Mr. Dion: That is precisely why you have due diligence, the capacity to prove it occurred by accident and all precautions were taken to avoid it. You need to take that into account and then the justice system will take that into account. It is precisely why we have these guidelines.

Senator Angus: I would like to pursue the criminal penalties a little, because the chief engineer and the master are the two ships' officers who could be put in jail, even if they had been asleep when the alleged offence happened. There is a total strict liability according to the lawyers. That is the part that really is a violation of the Charter as the law has evolved. Could you not take out those criminal penalties against those ships' officers and that would fix it?

What is your objection to that?

Ms. Dawson: It seems to me that all those people are responsible on one level to see that there are no oil spills. If the officer is asleep, he should have someone else looking after it. Due diligence is not a silly rule. The courts are not silly about these things.

Senator Angus: It is a reverse onus.

Ms. Dawson: Yes, but surely the ship's officer ought to be putting procedures in place to look after these issues.

Senator Angus: No one has objected to the huge fines that could be imposed. It is quite open-ended. The judge has the ability to assess fines, as you have mentioned, Ms. Dawson.

They object to the potential incrimination of innocent seafarers. We have trouble recruiting seamen these days. Removing two or three words from proposed section 13 would fix the problem completely. You would still have tremendous leverage against the shipowners and you could seize and hold the vessel itself indefinitely if they are guilty. It is the individuals that we are concerned about.

Regardless of what you may think, Mr. Gold was unequivocal. He said that the exposure of these individuals vitiates this bill.

Mr. Dion: We do not want a law with loopholes like that. We want to be sure that it is a well-balanced approach. You have to show that due diligence was conducted, that you took all precautions to ensure that this would not occur. If it occurs by accident, the penalties are not the same.

Senator Angus: There are minimum fines, which is another issue. Several witnesses indicated that there may be a disincentive for the judge to convict, even though there was a spill and a lot of birds were oiled, because the minimum fine is $500,000. That is the problem with minimum fines, as you probably knew at the beginning.

Mr. Dion: The fine applies to the vessel, not to individuals, which is a big difference. I have already said what I think about minimum fines. It was not our first choice, but it is not the end of the world.

Senator Angus: It hurts the bill. We are in favour of the principle of this bill. We simply do not want to approve a bad law.

Ms. Dawson, have you seen the evidence given by Mr. Gold?

Ms. Dawson: I heard a summary of it. I have not read it in detail, but officers who work with me have.

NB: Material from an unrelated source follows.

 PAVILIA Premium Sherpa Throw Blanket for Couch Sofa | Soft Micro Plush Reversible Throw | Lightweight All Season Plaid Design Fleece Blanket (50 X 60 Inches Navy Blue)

The Honourable Byron Wilfert, P.C., M.P., Parliamentary Secretary to the Minister of Environment: The issue of the minimum fine was introduced by your colleagues in the other place. The government accepted it on the basis that the monies collected would go to cleanup. We did not support a minimum fine.

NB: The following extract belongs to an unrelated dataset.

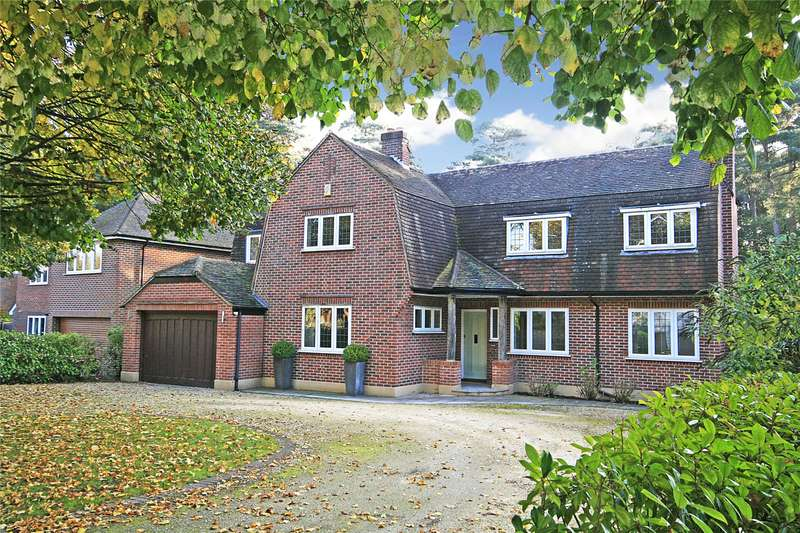 4 Bedrooms Detached House for sale in The Gateway, Woking, Surrey, GU21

Senator Angus: I think that was very commendable of you. We try not to be partisan here. When you refer to my colleagues, you are not referring to my Senate colleagues.

Mr. Wilfert: No; I refer to your colleagues in the other place. Being a reasonable individual, I was willing to accept minimum fines, even though I had argued against them, as long as the monies were allocated to specific purposes, which in the end they were. Whether that strengthens the bill or not is debatable. It was not the preference of the government or the minister.

Mr. Dion: If the government thought that this change would have transformed a good law into a bad law, we would not be here today.

Senator Massicotte: However, they have made mistakes before.

Mr. Wilfert: I would debate that later.

Senator Angus: Minister, I do not think we are advancing anything by pursuing this. I know you have an important cabinet meeting and you are already late.

I just want to say that all sides of this committee have worked extraordinarily hard on this bill, and it is complicated material. In fact, your own three letters are very detailed. The chairman has gone the extra mile to meet with you and your officials. This is a collective effort to get it right.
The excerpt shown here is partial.